As bexigas apertaram e nos separamos por alguns minutos. Como as coincidências fabricadas, nos esbarramos, de novo, e subimos para o outro andar. Música lenta, ou melhor, menos agitada, pessoas esparramadas pelo sofá, pelos pufes, fantasias penduradas pelos cabideiros da sala. Chegamos a dançar alguma coisa, rostinhos colados, risos descolados, porque somos moderninhos, um esboço de beijo, uma recusa despretensiosa, uma provocação deliciosa. Dançamos mais um pouco. Atendendo aos apelos de uma moça, que deveria ser amiga dela, posamos para fotos engraçadas, dessas da moda, onde escolhemos fantasias e nos expomos ao deleite da ocasião. Bengalas, chapéus, perucas e outros apetrechos, não lembro se ela chegou a usar alguma echarpe, mas não importa, fotografaram nós dois. E mais outra foto. E a terceira, como se fôssemos quase amigos, um beijinho doce, uma bitoquinha, que deu apenas para sentir o gosto dos lábios dela nos meus, talvez por isso estalei os beiços depois de passar a língua sobre eles. Descemos de volta. Antes disso, porém, ficamos na fila (bexigas apertam sempre, é fogo) do banheiro e este que escreve estas palavras sem ordem, precisava, também, aliviar a vontade de aliviar-se, pois é muito novo para contar com problemas nefrológicos. Pois bem: eu desci, ela viria depois.
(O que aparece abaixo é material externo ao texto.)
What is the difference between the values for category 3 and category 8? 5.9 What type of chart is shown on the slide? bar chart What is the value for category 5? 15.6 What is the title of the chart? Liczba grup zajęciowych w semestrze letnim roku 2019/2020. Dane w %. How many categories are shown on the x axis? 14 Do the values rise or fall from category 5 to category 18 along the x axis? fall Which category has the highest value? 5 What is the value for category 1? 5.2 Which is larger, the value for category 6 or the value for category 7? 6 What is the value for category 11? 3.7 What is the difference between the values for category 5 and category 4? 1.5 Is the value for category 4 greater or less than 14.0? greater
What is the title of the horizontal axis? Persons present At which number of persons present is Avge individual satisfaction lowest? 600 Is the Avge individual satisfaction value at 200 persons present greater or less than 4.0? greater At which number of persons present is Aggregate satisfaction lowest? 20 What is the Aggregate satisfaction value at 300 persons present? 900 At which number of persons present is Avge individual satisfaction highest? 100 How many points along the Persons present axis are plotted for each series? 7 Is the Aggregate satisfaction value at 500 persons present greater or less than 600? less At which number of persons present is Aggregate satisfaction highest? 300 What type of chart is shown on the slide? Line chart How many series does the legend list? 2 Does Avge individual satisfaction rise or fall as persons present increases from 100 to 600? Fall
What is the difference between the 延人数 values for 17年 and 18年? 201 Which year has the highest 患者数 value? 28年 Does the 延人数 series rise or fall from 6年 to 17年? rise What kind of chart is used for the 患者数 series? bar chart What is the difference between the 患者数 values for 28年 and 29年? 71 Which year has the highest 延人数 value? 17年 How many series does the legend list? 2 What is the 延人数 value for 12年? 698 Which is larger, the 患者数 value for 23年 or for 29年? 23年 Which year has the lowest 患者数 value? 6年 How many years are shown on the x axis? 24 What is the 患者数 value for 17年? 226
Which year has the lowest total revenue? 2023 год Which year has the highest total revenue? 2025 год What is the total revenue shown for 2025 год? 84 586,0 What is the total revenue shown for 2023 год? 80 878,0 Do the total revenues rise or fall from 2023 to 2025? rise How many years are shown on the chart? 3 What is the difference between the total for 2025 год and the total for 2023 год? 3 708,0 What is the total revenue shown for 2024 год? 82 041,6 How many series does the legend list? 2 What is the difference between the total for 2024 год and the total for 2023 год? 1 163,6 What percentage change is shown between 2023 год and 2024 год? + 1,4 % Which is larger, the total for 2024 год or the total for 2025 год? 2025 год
Poucos minutos depois, ainda desnorteado pela afinidade surpreendente, procurei por ela através da multidão de cabeças e corpos espremidos no recinto que transbordava gente pelo ladrão. Tinha ela indo embora? Não. Ainda não.

Foi quando ela surgiu na minha frente, me buscou pela mão, a mesma do copo, a mesma que lhe segurou a cintura na hora da dança, a mesma que protegia a boca na hora de confiar-lhe um galanteio, e me arrastou para o canto escuro e invisível. Recostou-se na parede. Fitamo-nos de olhos fechados. E foram lábios e línguas e respirações e sorrisos. Os movimentos repetiram-se por mais alguns instantes. E ela desapareceu como veio: despretensiosamente encantadora.